Başta Suud olmak üzere Körfez Savunma Bakanları, İsrail’in Katar’daki Hamas temsilcilerine saldırısını kınadılar. Önemli tarafı, bunun “Katar’ın egemenliğine saldırı” olduğunu belirterek “birlikte karşı koyacaklarını” söylemeleridir.
İsrail’in bundan sonra Körfez ülkeleri üzerine böyle bir saldırı yapacağını sanmıyorum.
Dikkat çeken nokta, Arapların, Gazze faciası karşısında böyle bir tavır koymaktan sakınmaları, sıradan kınamalarla olayı geçiştirmeleridir.
Suudi Veliaht Prens Bin Selman, ABD Dışişleri Bakanı Blinken’a, “halkım Filistin meselesiyle ilgileniyor ama ben şahsen ilgilenmiyorum” diyebilmiştir! (The Atlantic, September 25, 2024)
Sadece Suud değil, hepsi böyle.
PETROL OTOKRASİLERİ
Orta Doğu’nun petrol otokrasileri kitle hareketlerinden, kitleleri aktive eden konulardan, hukukun üstünlüğü, seçim, açık toplum gibi fikirlerden korkuyorlar.
Nâsır’ın kitleleri coşturan seküler Pan-Arabizm ideolojisinin de İslamcı İhvan-ı Müslimin’in de baş düşmanı Suudilerdi ve Körfez şeyhleriydi.
“Aşağıdan” genel her hareket, “yukarıdan” hükmeden bu rejimleri tedirgin ediyor.
Hem despotça baskılarla hem nimetler dağıtarak ayakta kalıyorlar. İktidar, onların gözünde usûl ve süreleri anayasayla belirlenmiş bir “kamu görevi” değil, ne pahasına olursa olsun elde tutulması gerekli bir “müktesep” nimettir. Tunuslu Prof. Munsif Merzuki şöyle anlatır:
“Arap yönetici elitine göre iktidar, kazanılan ve kazananın kendisine ve ailesine ait olan bir şeydir. İktidar aynı zamanda nüfuz ve para demektir… Zenginleşmek için siyasi sistemin bir parçalı haline gelmek gerektiği kanaati yaygın. Bu şekilde yozlaşma, rüşvet ve yolsuzluk, bütün toplum için tepeden tırnağa bir hayat tarzına, bir geçim kaynağına dönüşüyor…” (Arap Dünyasının Krizleri, çev. Zahide Tuba Kor, Küre Yay. s. 41-41)
Tabii bütün bunları petrolün trilyon dolarlarıyla finanse ediyorlar…
YENİ SINIF: TEKNOKRASİ
Bu tablo değişiyor ama hukuk ve demokrasi yönünde değil, “despotik modernleşme” yönünde.
Eğitim çok gelişti. Trilyon dolarlık ekonomiyi ve yatırımları yönetmek, alt yapıyı kurmak, diplomasi yapmak için Batı üniversitelerinde yüksek lisans yapmış ekonomistler, mühendisler, maliyeciler, petrokimya uzmanları yetişti.

====

Körfez ülkeleri üzerine yazılmış metne göre şu soruları cevaplayın:
1. Körfez Savunma Bakanları, İsrail'in Katar'daki Hamas temsilcilerine yaptığı saldırıyı neye saldırı olarak gördü?
2. Bin Selman, Filistin meselesiyle ilgili sözünü hangi ABD bakanına söyledi?
3. Batı üniversitelerinde yüksek lisans yapıp yetişen uzmanlar kimlerdir?
Bu malzeme başka bir kaynaktan alınmıştır.

Verilen bilgiler
====

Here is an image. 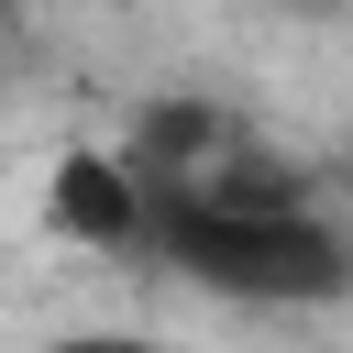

====

Çözülmüş alıştırma
1. Katar'ın egemenliğine saldırı olarak.
2. ABD Dışişleri Bakanı Blinken'a.
3. Ekonomistler, mühendisler, maliyeciler ve petrokimya uzmanları.